An estimated 1.36 crore people have already taken a dip in the holy river at Ardh Kumbh Mela this time, with a total of 12 crore people expected to attend the event. Getting lost amid such a massive gathering is not unlikely, which only raises fear and concern about getting separated from one’s travel companions, more so in the case of children, who are completely dependent on the parents or elders in the family.

Missing children at Kumbh Mela

“Of the people who went missing in the 2013 Kumbh Mela, a majority were women and children. Many of the missing children are trafficked, reports of which we often hear about,” said Bidhan Chandra Singh, executive director, Kalyan Satyarthi Children’s Foundation (KSCF), founded by Nobel Peace Laureate Mr Kailash Satyarthi. The foundation is among a number of other agencies that have mobilised volunteers at Kumbh Mela this year, in an effort to create what they call a “Bal Mitra” or child-friendly Kumbh.

kumbh mela child safety People taking a dip in the holy river at Kumbh Mela. (Source: AP)

KSCF has also rolled out the Mukti Caravan, a campaign on wheels that will go around the mela to spread awareness about children’s safety. “Kumbh is the place where we want to support the government in their efforts in ensuring the safety of children and women. We are trying to make sure that this time, people do not go missing at the Kumbh or at least minimise the risks as much as we can. Our efforts are directed towards establishing certain benchmarks for a child-friendly mela,” Singh told Express Parenting.

Also Read: Learn to prepare kids for an emergency

How to ensure your child’s safety at Kumbh Mela

While organisations are there to provide assistance, it is essential on the part of the parents too, to ensure their child remains safe.

So, in case you are taking your child to Kumbh Mela, here are some things to keep in mind:

1. Before taking your child to Kumbh Mela, make sure he or she is vaccinated against common communicable diseases, suggested Vinod Kumar, who visited the mela with his daughter and son, then nine and 15 respectively, in 2013.

2. Once at Kumbh Mela, parents should never leave their child alone.

3. Needless to mention, the entire place will be dusty, so a hand disinfectant and a mask would keep your child away from diseases, Kumar said.

4. Apprise children of your contact numbers, show him or her the stalls where they can report to if lost. Also, children should carry a piece of their identity on them, with details like the name of parents, phone number and home address, suggested a spokesperson of KSCF.
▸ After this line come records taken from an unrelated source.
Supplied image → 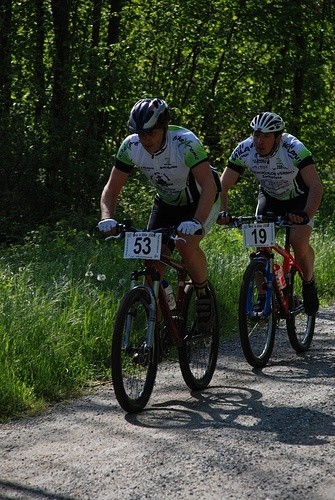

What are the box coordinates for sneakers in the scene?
[195,286,215,330]
[131,353,145,364]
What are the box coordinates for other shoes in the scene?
[301,284,320,315]
[253,296,265,312]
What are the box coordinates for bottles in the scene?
[161,280,176,310]
[274,263,286,289]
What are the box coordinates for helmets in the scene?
[127,97,170,134]
[250,111,285,134]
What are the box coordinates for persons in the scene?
[97,98,223,356]
[216,111,324,317]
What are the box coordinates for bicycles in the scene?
[95,218,221,413]
[219,213,317,370]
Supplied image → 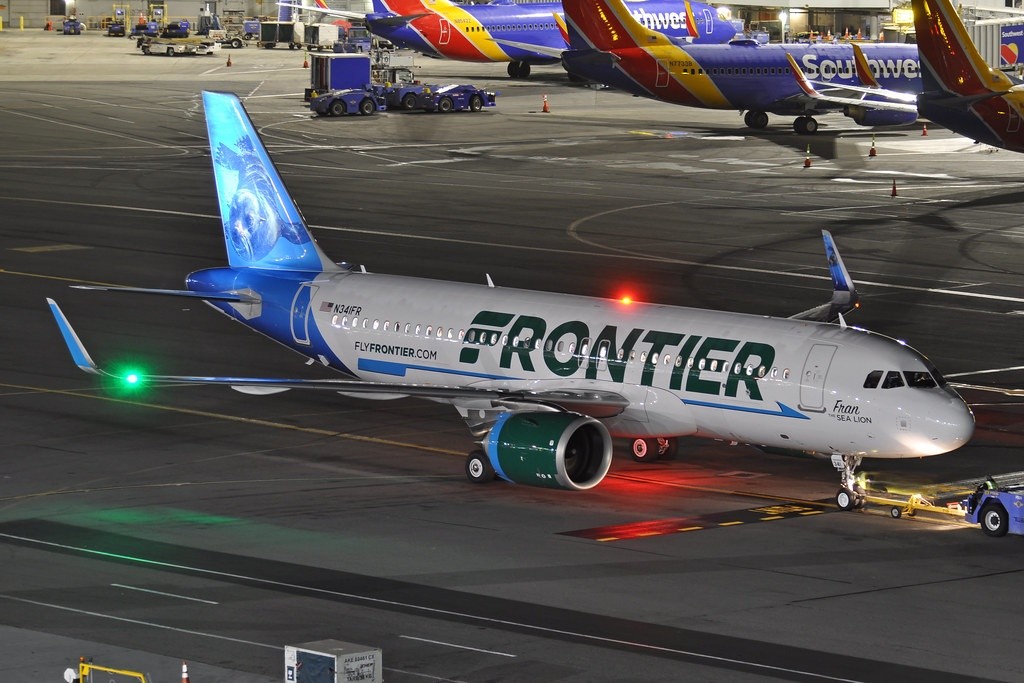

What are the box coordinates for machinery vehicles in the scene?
[62,15,82,35]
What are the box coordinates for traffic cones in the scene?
[920,123,929,136]
[891,179,898,196]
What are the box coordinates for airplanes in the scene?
[47,91,977,509]
[276,0,1024,154]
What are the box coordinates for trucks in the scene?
[137,24,222,56]
[259,20,379,53]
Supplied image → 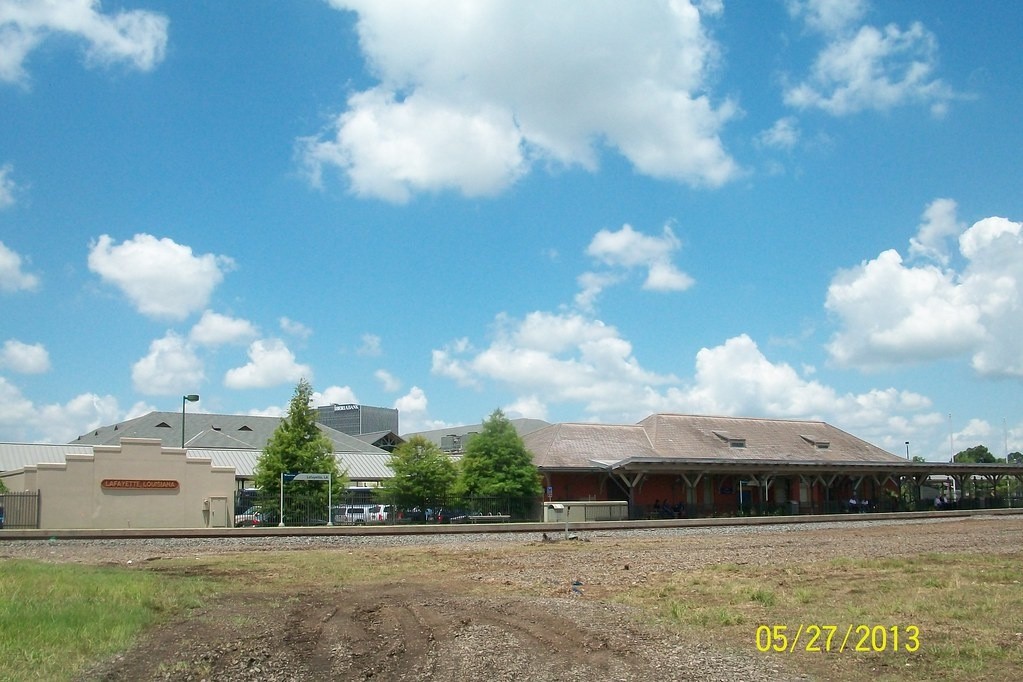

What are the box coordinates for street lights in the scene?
[948,413,956,502]
[1002,416,1011,508]
[182,394,200,449]
[905,441,909,460]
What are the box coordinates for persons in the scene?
[425,509,433,520]
[934,494,948,509]
[848,495,868,513]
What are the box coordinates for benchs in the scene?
[470,514,511,523]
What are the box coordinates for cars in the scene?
[251,507,328,527]
[234,505,263,528]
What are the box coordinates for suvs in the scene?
[331,503,452,527]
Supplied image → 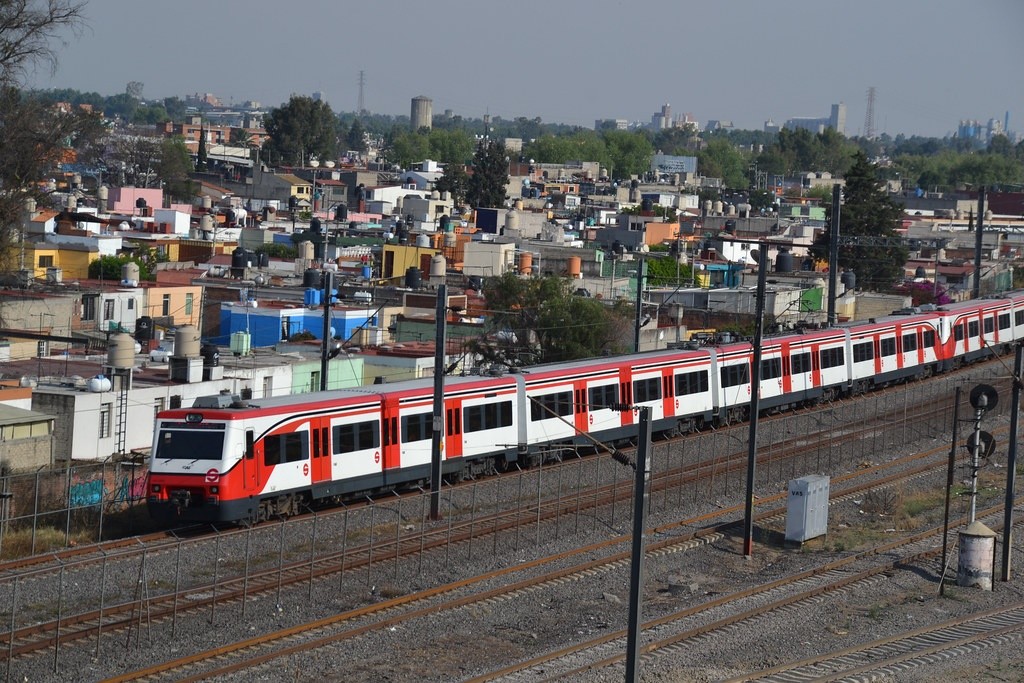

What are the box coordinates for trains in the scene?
[140,293,1024,530]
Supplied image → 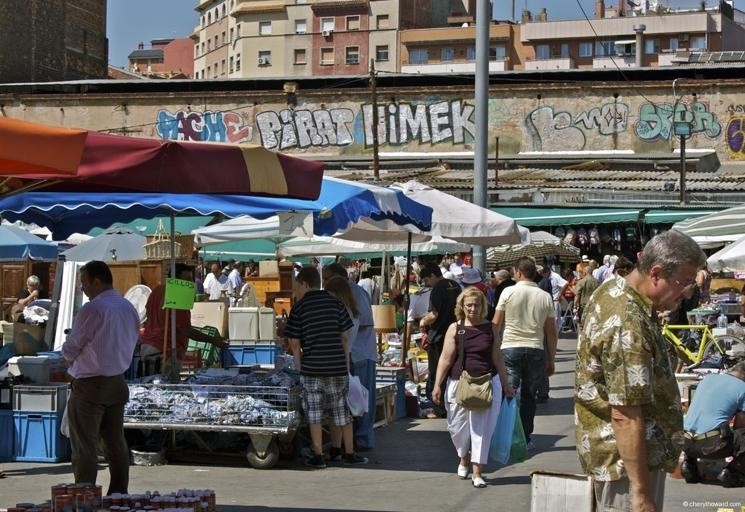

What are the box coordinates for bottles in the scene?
[729,288,736,301]
[717,314,728,329]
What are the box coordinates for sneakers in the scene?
[426,409,446,418]
[717,469,744,487]
[526,437,537,449]
[538,394,548,403]
[681,460,699,483]
[470,472,486,487]
[305,441,372,469]
[457,450,471,480]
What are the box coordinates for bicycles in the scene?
[657,307,745,374]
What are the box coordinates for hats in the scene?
[582,255,589,262]
[462,268,483,284]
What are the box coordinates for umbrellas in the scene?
[331,178,522,368]
[672,203,745,274]
[0,175,434,384]
[1,115,327,202]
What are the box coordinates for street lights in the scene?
[673,120,694,206]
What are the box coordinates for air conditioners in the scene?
[257,57,266,65]
[322,30,332,37]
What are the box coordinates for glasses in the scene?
[671,274,697,293]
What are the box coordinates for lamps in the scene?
[371,305,398,366]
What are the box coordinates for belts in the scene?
[683,430,719,442]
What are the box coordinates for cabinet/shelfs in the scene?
[241,273,293,305]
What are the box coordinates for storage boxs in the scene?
[0,356,71,462]
[191,301,281,365]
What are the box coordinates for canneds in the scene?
[51,482,102,511]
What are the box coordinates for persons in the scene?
[491,256,576,450]
[572,228,707,511]
[573,253,634,324]
[195,257,258,307]
[655,260,712,364]
[276,256,379,469]
[431,286,516,489]
[390,254,500,418]
[16,274,41,324]
[681,361,745,488]
[60,259,141,496]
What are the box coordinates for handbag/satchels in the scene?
[609,227,636,251]
[455,370,494,408]
[555,227,600,246]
5. “We made our children wear bright coloured clothes, so it was easy for us spot each other. UP Tourism tents are the nearest to mela and best place to stay,” added Kumar.

6. Children should keep some medical supplies like band-aids handy, in case of minor injuries.
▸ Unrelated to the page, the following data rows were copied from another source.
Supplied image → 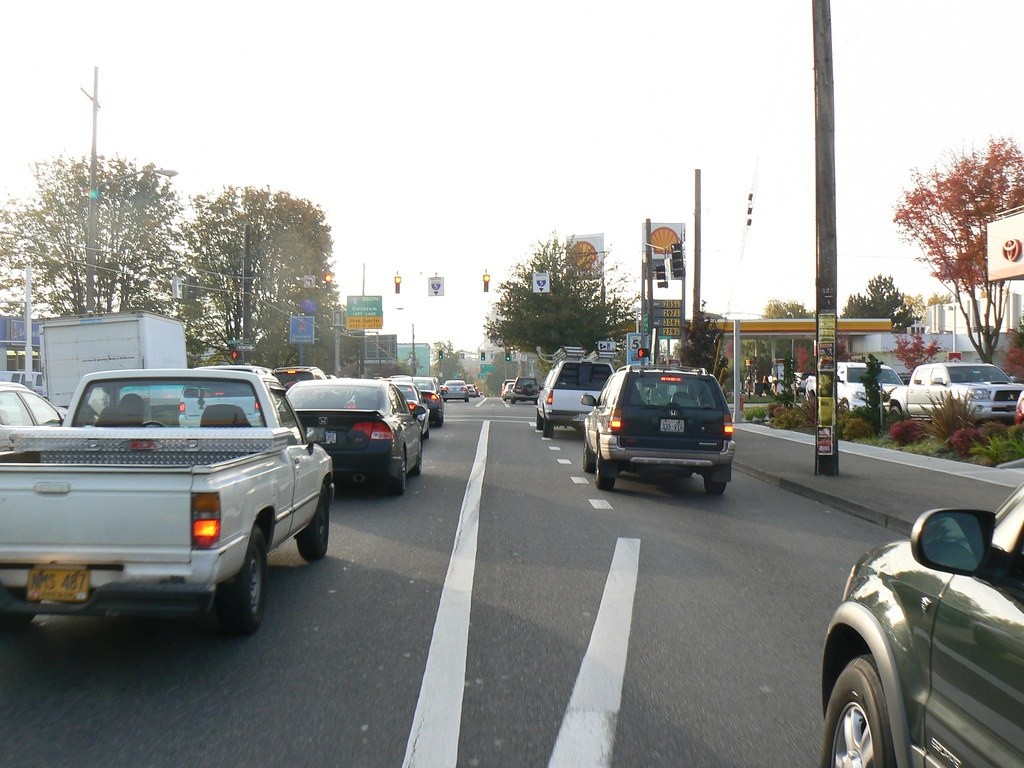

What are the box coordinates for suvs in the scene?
[536,357,736,496]
[511,377,542,404]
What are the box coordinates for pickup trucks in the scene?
[0,368,336,639]
[878,362,1024,423]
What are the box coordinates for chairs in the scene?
[201,404,250,427]
[670,392,699,406]
[99,404,143,425]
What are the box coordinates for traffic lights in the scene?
[395,277,401,293]
[670,243,685,277]
[481,352,485,361]
[439,350,443,359]
[505,349,510,361]
[325,274,332,292]
[638,348,648,358]
[654,262,669,288]
[483,274,490,293]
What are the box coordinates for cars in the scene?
[820,481,1024,768]
[0,363,477,502]
[806,361,904,413]
[500,379,515,402]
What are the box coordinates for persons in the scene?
[759,372,771,397]
[117,394,145,425]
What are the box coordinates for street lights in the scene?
[944,304,957,352]
[85,169,178,314]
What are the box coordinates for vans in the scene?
[793,372,812,396]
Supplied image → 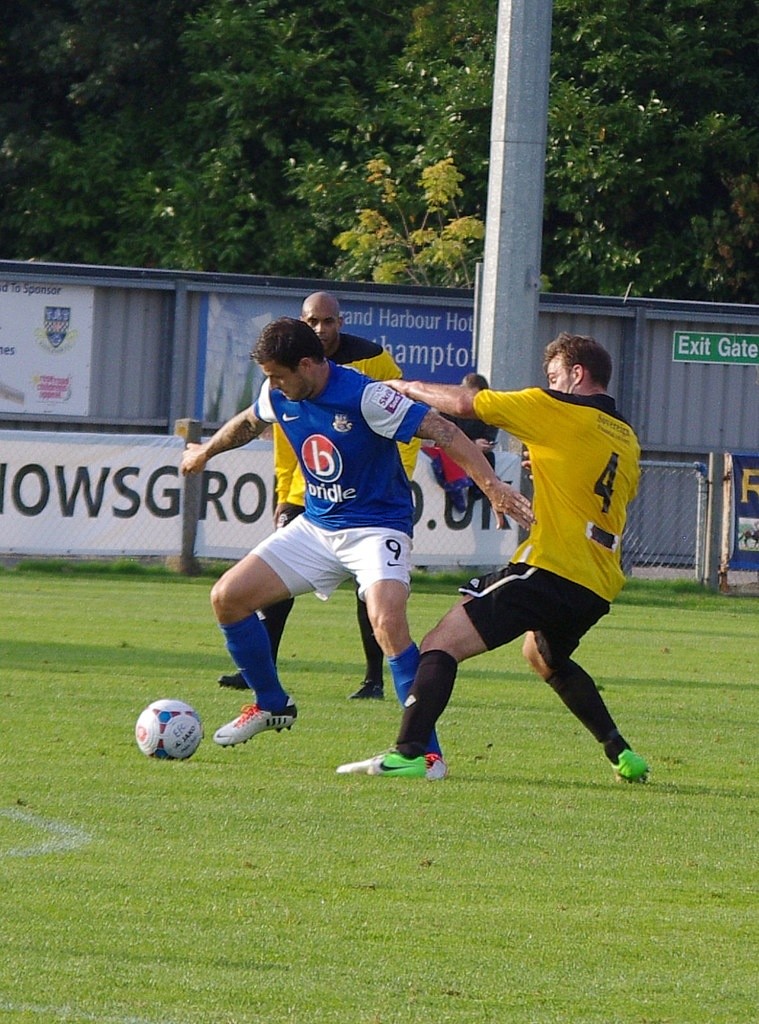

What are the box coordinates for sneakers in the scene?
[347,680,384,699]
[424,754,447,780]
[336,746,426,777]
[217,666,277,689]
[212,695,298,748]
[609,749,650,784]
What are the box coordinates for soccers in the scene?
[135,698,202,762]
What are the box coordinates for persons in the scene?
[179,317,538,781]
[432,371,500,454]
[337,330,651,785]
[219,292,424,701]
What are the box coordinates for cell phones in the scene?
[489,440,498,445]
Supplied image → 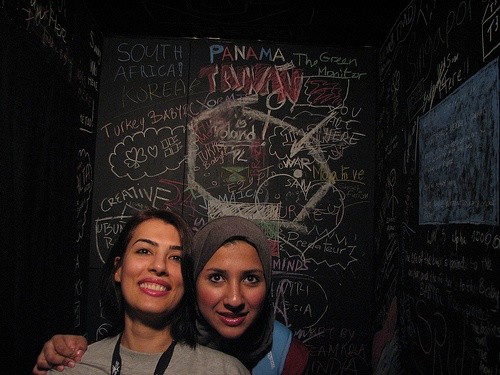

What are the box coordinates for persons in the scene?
[32,216,312,375]
[46,208,251,375]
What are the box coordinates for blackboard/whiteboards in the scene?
[374,0,499,374]
[70,36,374,375]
Lost and found centres have been set up at Kumbh Mela this time. One can also call at the toll-free helpline number 1920, for any support. Besides, the police are reportedly using nearly 40,000 radio-frequency identification (RFID) tags for children below the age of 14, to trace them if lost. Arrangements have been made to display real time information through LED boards.

Singhs stressed that just in case a child goes missing, parents should not panic. “Parents need to be aware of the lost and found centres at the mela, along with the helpline number for the same. Don’t panic; look for help nearby. There are a number of organisations like our foundation, Bharat Seva Dal, Bahuguna Foundation, along with the police, to help you out. So, reach out to them,” he said.